>> I agree that it's fairly bad. But, if you make sure that you're the
>> only client operating on a certain file which has never existed before,
>> the results aren't so bad (if the NFS-client and server are a good quality
>> implementation).
>Why should you want that?
In order to implement a locking scheme, or a maildir type mail delivery
system, that works across NFS.
>IMHO, relying on any such thing is evil. People will surely use your code
>in environments where that assumption doesn't hold; after all, it works (almost)
>flawlessly regardless, right?
>The "almost" is the problem.
It's not really a problem. The assumption is *not* a requirement to make
the code work correctly. If the assumption does not hold, two things
can happen:
- The code will work regardlessly, because it anticipates some kind of
deviation from the standard.
- The code will report a problem, and will refuse to continue.
>Read maildir(5), a manual page from the qmail system.
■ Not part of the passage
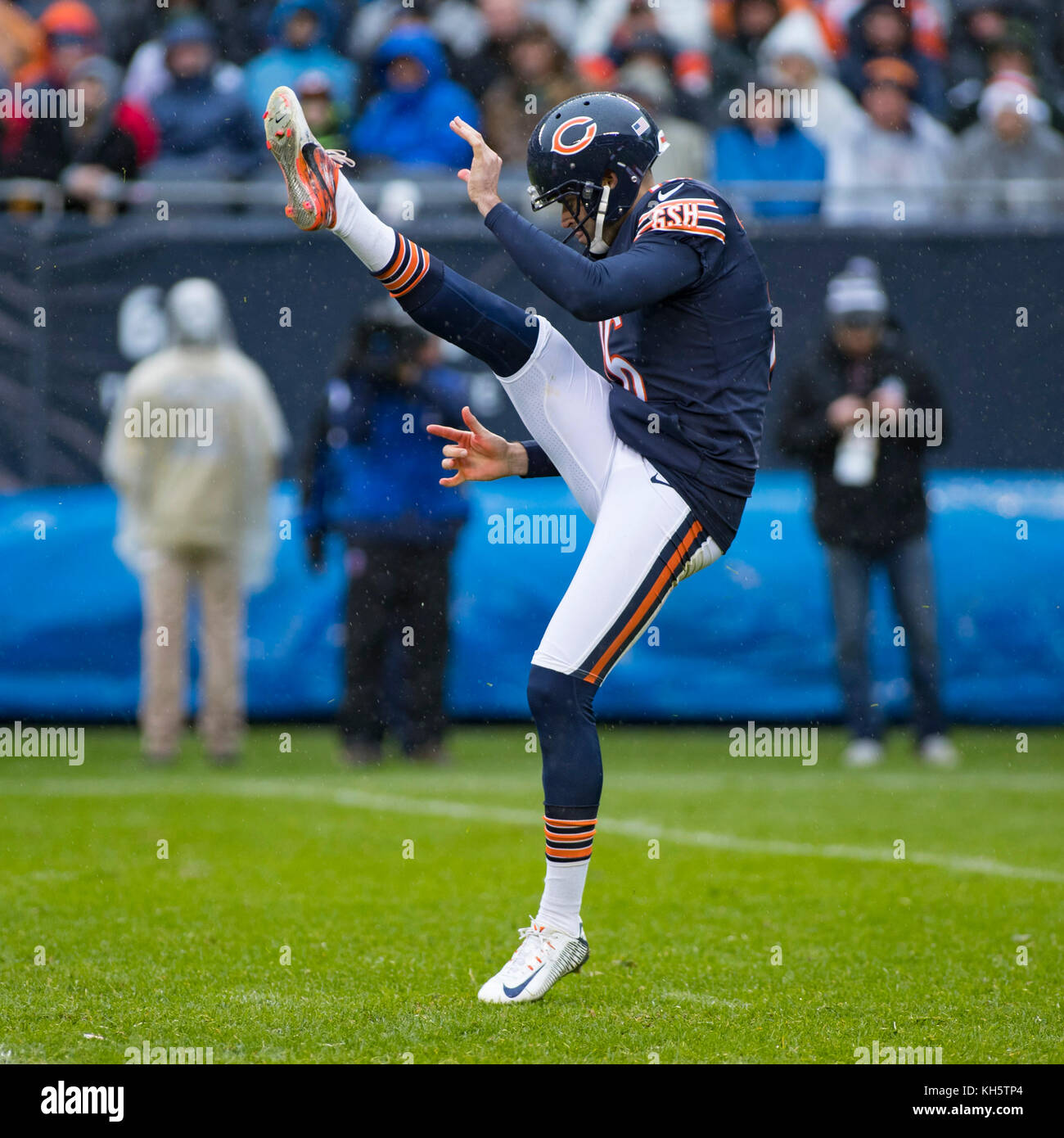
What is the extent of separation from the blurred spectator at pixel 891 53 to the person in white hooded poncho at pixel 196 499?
424cm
It describes a reliable
>mail delivery system which works over NFS, even if multiple mail servers
>write to the same mail spool.
It makes use of the same assumptions I made to implement the
NFS-resistent-locking scheme. It wouldn't surprise me if Bernstein
took a good look at the locking scheme before creating the maildir
implementation.
>much yet, unfortunately. However, IMHO it's a much better idea to create a
>patch for elm which supports maildir than to invent yet another limited-use
>locking scheme.
This locking scheme predates the maildir implementation by more than six
years. So we're not inventing "yet another" locking scheme.